__TEKS HALAMAN__

Ahok dan 'Cheerleadernya': Ketika Balada 'Killing The Messenger' Menjadi 'Killing Himself'


[PORTAL-ISLAM]  Kill the messenger (membunuh si pembawa pesan) sejatinya sebuah trik kuno. Jauh sebelum teknologi berkembang pesat, akses informasi hanya bisa didapat dari seorang pembawa pesan (messenger). Messenger kerap membawa pesan yang tidak ingin didengar si penerima. Saat seorang penguasa dan pendukungnya tak suka atau tak ingin mendengar pesan dari sang pembawa pesan, cara paling mudah adalah dengan membunuhnya.

Kill the messenger telah terjadi sejak abad pertama sebelum masehi. Kisahnya terjadi saat perseteruan antara Romawi dan Kerajaan Armenia. Adalah pembawa pesan dari pemimpin pasukan Romawi, Lucullus, yang mendatangi raja Armenia, Tigranes.

Pihak Romawi mengirim pesan lewat sang messenger yang menyatakan seruan agar Tigranes menyerahkan musuh Romawi yang mengungsi ke tanah Armenia. Karena tak suka dengan pesan itu, pasukan Tigranes lantas memenggal kepala sang messenger Romawi.

Di era saat ini, kill the messenger sudah menjadi frasa metafora. Tapi substansinya masih sama, yakni reaksi atas ketidaknyamanan dan ketidaksukaan atas sebuah informasi yang diucapkan oleh si pembawa informasi. Karena tidak suka dengan isi informasi, maka si pembawa informasi dihabisi.

Strategi kill the messenger sedang menjadi pembicaraan di dunia olahraga pekan ini. Ini bermula dari perseteruan antara bintang Cleveland Cavaliers, LeBron James dengan Charles Barkley. LeBron yang kini bermain untuk Cleveland Cavaliers berang dengan pernyataan legenda basket 1990-an yang kini menjadi analis di NBA TV itu.

Barkley mengkritisi sikap LeBron yang dinilai cengeng karena selalu menuntut tim untuk melayaninya. Ini tak terlepas ucapan LeBron yang menganggap timnya perlu tambahan seorang playmaker.

"Di atas itu, semua tindakan LeBron (meminta tim mendatangkan playmaker) adalah tidak pantas dan cengeng," ucap Barkley, seperti dilansir ESPN.

Kuping LeBron panas dengan ucapan legenda Phonix Suns tersebut. LeBron pun melakukan serangan balik pada Barkley.

"Saya bukan seorang yang pernah melempar seseorang dari jendela. Saya tak pernah meludahi anak kecil. Saya tak pernah berhutang di Las Vegas. Saya tak pernah bilang saya contoh, tapi saya pun tak pernah tak muncul di laga All Star karena sedang pesta sepanjang pekan di Vegas," ucap LeBron menyindir balik masa lalu Barkley.

Ucapan eks pemain Miami Heat memicu kontroversi publik. LeBron dinilai mencoba menghabisi karakter Barkley yang sejatinya menjalankan tugas sebagai seorang analis basket.

Bukan substansi kritik yang dijawab. LeBron malah coba mengaburkan isu dengan menghabisi karakter si pengkritik, Barkley.

__DAFTAR YANG DIBERIKAN__
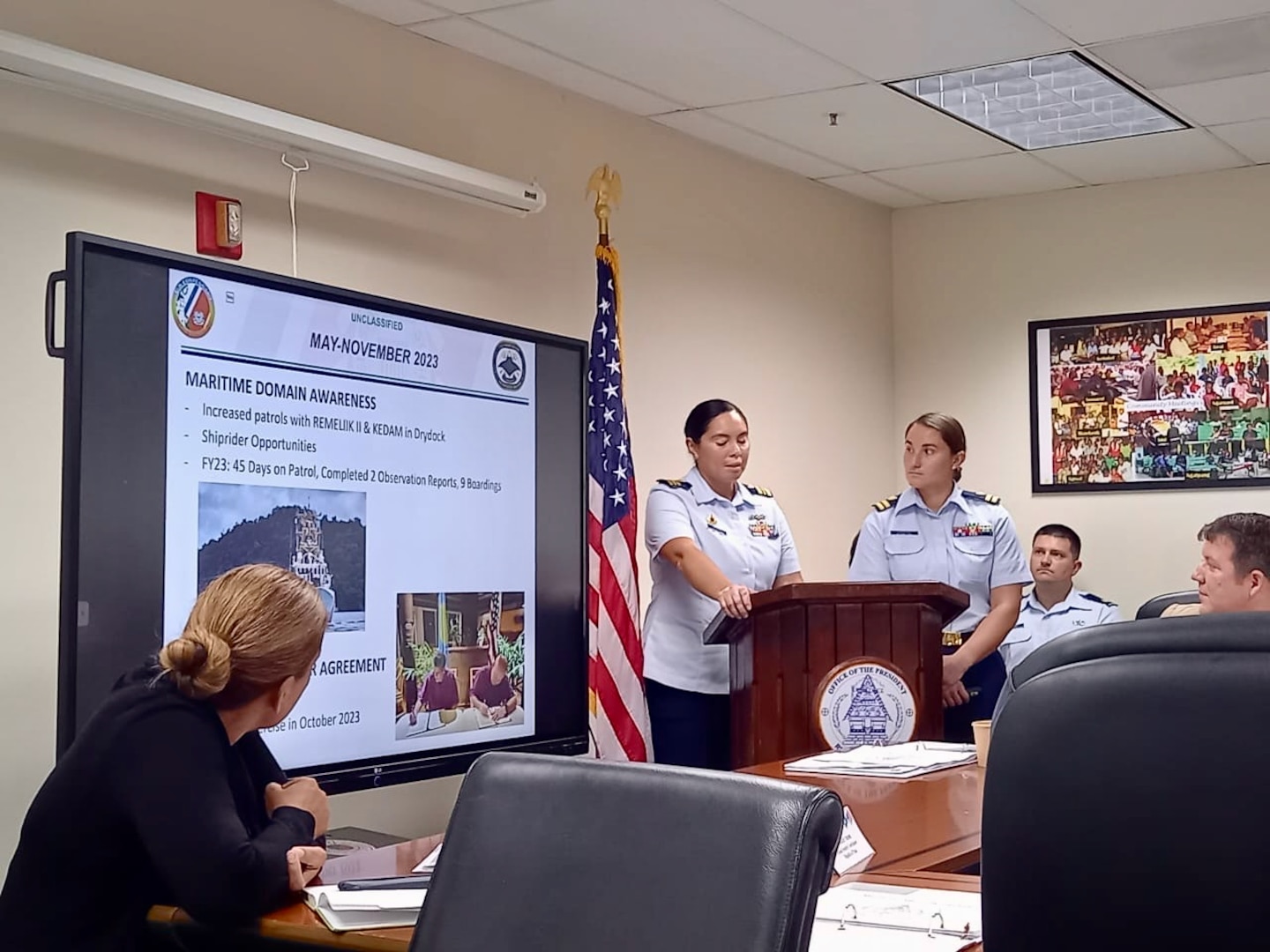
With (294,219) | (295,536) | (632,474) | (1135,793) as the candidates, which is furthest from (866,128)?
(1135,793)

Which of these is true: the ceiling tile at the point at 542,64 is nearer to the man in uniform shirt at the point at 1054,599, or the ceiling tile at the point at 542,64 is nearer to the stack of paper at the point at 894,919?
the man in uniform shirt at the point at 1054,599

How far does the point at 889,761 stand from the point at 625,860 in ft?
5.66

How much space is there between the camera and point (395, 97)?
14.0ft

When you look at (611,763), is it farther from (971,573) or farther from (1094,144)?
(1094,144)

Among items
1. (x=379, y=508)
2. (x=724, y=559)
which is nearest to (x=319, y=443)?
(x=379, y=508)

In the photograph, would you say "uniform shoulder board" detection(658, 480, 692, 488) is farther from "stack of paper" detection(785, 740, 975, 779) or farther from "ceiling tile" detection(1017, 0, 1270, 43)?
"ceiling tile" detection(1017, 0, 1270, 43)

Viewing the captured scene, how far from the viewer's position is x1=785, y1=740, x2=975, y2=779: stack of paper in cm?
295

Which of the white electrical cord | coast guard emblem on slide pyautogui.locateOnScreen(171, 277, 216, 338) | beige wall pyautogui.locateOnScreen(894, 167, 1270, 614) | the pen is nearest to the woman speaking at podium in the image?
the white electrical cord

__SOAL TERTULIS__
Lanjutkan tulisan tentang Ahok dan strategi "kill the messenger" mulai setelah kalimat terakhirnya. Daftar tersebut tidak diperlukan untuk mengerjakan soal.

__JAWABAN TERTULIS__
Tapi Barkley cukup cerdas untuk merespons segala tudingan itu. "Saya tidak membawa persoalan ini menjadi personal dengannya. Dia masih kecil saat saya bermain. Jadi mungkin dia meng-google saya, dan saya apresiasi itu," balas Barkley saat diwawancara ESPN.

Barkley pun menilai segala tudingan persoalan masa lalu kepadanya tidaklah penting. Sebab persoalan yang terjadi masa kini adalah LeBron bukan lagi Barkley yang sudah pensiun.

"Jadi saat anda tak suka dengan sebuah pesan maka yang anda lakukan adalah membunuh si pembawa pesan (kill the messenger)," kata Barkey.

Dia melanjutkan perkataannya, "Beberapa yang LeBron sampaikan terkait (masa lalu) saya ada benarnya, tapi itu tak membuat pesan yang saya sampaikan (saat ini) menjadi salah," kata Barkley tegas.

Perkataan Barkley itu merupakan jawaban telak atas strategi kill the messenger yang dimainkan LeBron. Strategi yang sejatinya sering dimainkan oleh politikus ketimbang olahragawan.

Dan di dunia politik di Indonesia, strategi kill the messenger kini menjadi senjata bagi pihak-pihak yang tidak bisa mengelak dari kritik. Karena tak bisa menjawab kritik, maka yang dibunuh adalah si penyampai kritik.

Dalam kontentasi politik di Indonesia yang begitu dinamis, kill the messenger jamak dilakukan sebagai strategi counter-attack. Terlebih sekarang adalah eranya sewa menyewa konsultan di sosial media, bahasa kerennya buzzer.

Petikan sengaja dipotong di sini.